[BEGIN]

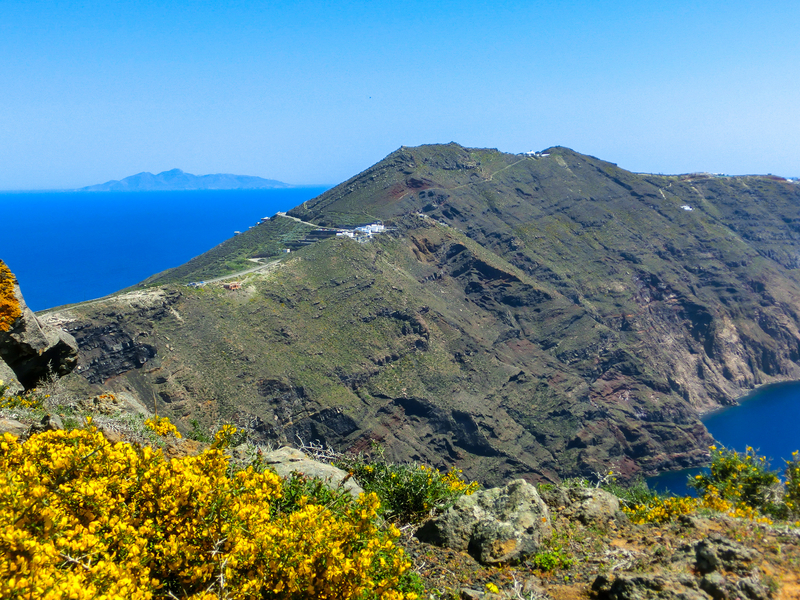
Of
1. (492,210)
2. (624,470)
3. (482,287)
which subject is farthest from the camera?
(492,210)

[END]

Format every line of the rows above as a JSON list of strings, one string per line, with blank lines and the pictures omitted.

[
  "Of",
  "1. (492,210)",
  "2. (624,470)",
  "3. (482,287)",
  "which subject is farthest from the camera?",
  "(492,210)"
]